Phylogenetic tree comparison metrics are an important tool in the study of evolution, and hence the definition of such metrics is an interesting problem in phylogenetics. In a paper in Taxon fifty years ago, Sokal and Rohlf proposed to measure quantitatively the difference between a pair of phylogenetic trees by first encoding them by means of their half-matrices of cophenetic values, and then comparing these matrices. This idea has been used several times since then to define dissimilarity measures between phylogenetic trees but, to our knowledge, no proper metric on weighted phylogenetic trees with nested taxa based on this idea has been formally defined and studied yet. Actually, the cophenetic values of pairs of different taxa alone are not enough to single out phylogenetic trees with weighted arcs or nested taxa.
For every (rooted) phylogenetic tree T, let its cophenetic vectorφ(T) consist of all pairs of cophenetic values between pairs of taxa in T and all depths of taxa in T. It turns out that these cophenetic vectors single out weighted phylogenetic trees with nested taxa. We then define a family of cophenetic metrics dφ,p by comparing these cophenetic vectors by means of Lp norms, and we study, either analytically or numerically, some of their basic properties: neighbors, diameter, distribution, and their rank correlation with each other and with other metrics.

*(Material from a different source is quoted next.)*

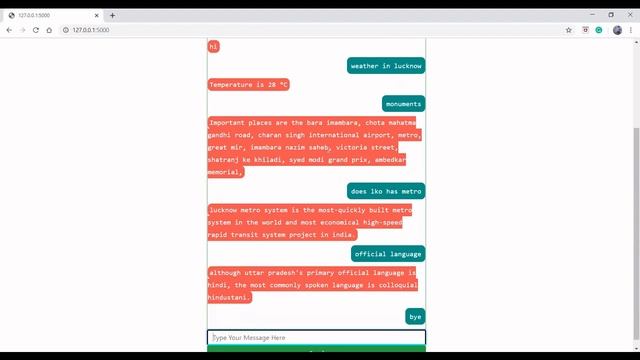 Tourist Chatbot using Python смотреть онлайн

The cophenetic metrics can be safely used on weighted phylogenetic trees with nested taxa and no restriction on degrees, and they can be computed in O(n2) time, where n stands for the number of taxa. The metrics dφ,1 and dφ,2 have positive skewed distributions, and they show a low rank correlation with the Robinson-Foulds metric and the nodal metrics, and a very high correlation with each other and with the splitted nodal metrics. The diameter of dφ,p, for p⩾1 , is in O(n(p+2)/p), and thus for low p they are more discriminative, having a wider range of values.
系统发育树比较度量是进化研究中的重要工具,因此此类度量的定义是系统发育学中的一个有趣问题。五十年前,Sokal 和 Rohlf 在《Taxon》一文中提出,通过使用它们的协方差值半矩阵对一对系统发育树进行编码,然后比较这些矩阵,从而定量测量一对系统发育树之间的差异。从那时起,这个想法已经被多次用于定义系统发育树之间的不相似性度量,但据我们所知,基于这个想法,尚未正式定义和研究过加权具有嵌套分类单元的系统发育树的适当度量。实际上,仅不同分类单元的协方差值不足以单独挑选出具有加权弧或嵌套分类单元的系统发育树。
对于每棵(有根的)系统发育树 T,让它的协方差向量φ(T) 由 T 中分类单元对之间的所有对协方差值和 T 中分类单元的所有深度组成。事实证明,这些协方差向量可以挑选出具有嵌套分类单元的加权系统发育树。然后,我们通过 Lp 范数比较这些协方差向量来定义一个协方差度量族 dφ,p,并分析或数值地研究它们的一些基本性质:邻居、直径、分布以及它们彼此之间以及与其他度量之间的秩相关性。
协方差度量可以安全地用于具有嵌套分类单元的加权系统发育树,并且不受度的限制,并且可以在 O(n2) 时间内计算,其中 n 表示分类单元的数量。度量 dφ,1 和 dφ,2 具有正偏态分布,它们与 Robinson-Foulds 度量和节点度量的秩相关性较低,与分裂节点度量的相关性很高,与彼此的相关性也很高。对于 p ⩾ 1,dφ,p 的直径为 O(n(p+2)/p),因此对于低 p,它们的区分度更高,具有更宽的取值范围。